TASK
Starting from the line containing "How much distance exists", write out every remaining line exactly, the last one included.

────

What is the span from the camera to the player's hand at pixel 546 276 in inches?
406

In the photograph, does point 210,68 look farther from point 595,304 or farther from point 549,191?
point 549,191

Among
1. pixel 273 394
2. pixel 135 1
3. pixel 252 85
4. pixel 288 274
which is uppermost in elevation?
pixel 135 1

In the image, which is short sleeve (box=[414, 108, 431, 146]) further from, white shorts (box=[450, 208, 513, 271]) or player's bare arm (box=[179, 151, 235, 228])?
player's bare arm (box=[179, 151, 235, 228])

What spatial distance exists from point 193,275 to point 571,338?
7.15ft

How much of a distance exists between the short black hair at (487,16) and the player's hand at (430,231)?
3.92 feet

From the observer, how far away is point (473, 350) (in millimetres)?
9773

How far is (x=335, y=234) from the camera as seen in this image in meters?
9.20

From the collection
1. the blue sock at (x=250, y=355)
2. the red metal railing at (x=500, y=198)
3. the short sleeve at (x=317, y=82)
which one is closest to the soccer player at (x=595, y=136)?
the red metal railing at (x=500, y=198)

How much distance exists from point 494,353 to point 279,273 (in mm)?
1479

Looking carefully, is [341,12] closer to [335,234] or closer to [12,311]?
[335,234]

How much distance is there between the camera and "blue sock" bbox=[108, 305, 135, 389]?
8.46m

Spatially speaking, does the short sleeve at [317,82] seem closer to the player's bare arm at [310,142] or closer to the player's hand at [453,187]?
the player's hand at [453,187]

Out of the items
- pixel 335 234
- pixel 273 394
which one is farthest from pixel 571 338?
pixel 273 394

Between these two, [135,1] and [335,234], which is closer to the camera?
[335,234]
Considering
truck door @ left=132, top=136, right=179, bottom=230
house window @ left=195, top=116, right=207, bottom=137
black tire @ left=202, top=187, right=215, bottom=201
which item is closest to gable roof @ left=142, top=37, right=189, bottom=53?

────

THE OUTPUT
How much distance exists from point 494,353 to point 279,273 (in mm)?
1479

Looking carefully, is [341,12] closer to [335,234] or closer to [12,311]?
[335,234]

How much distance is there between the camera and "blue sock" bbox=[108, 305, 135, 389]?
8.46m

Spatially speaking, does the short sleeve at [317,82] seem closer to the player's bare arm at [310,142] or closer to the player's hand at [453,187]?
the player's hand at [453,187]

Out of the items
- pixel 335 234
- pixel 273 394
which one is farthest from pixel 571 338?
pixel 273 394

Between these two, [135,1] and [335,234], which is closer to the camera?
[335,234]
Considering
truck door @ left=132, top=136, right=179, bottom=230
house window @ left=195, top=116, right=207, bottom=137
black tire @ left=202, top=187, right=215, bottom=201
which item is closest to gable roof @ left=142, top=37, right=189, bottom=53?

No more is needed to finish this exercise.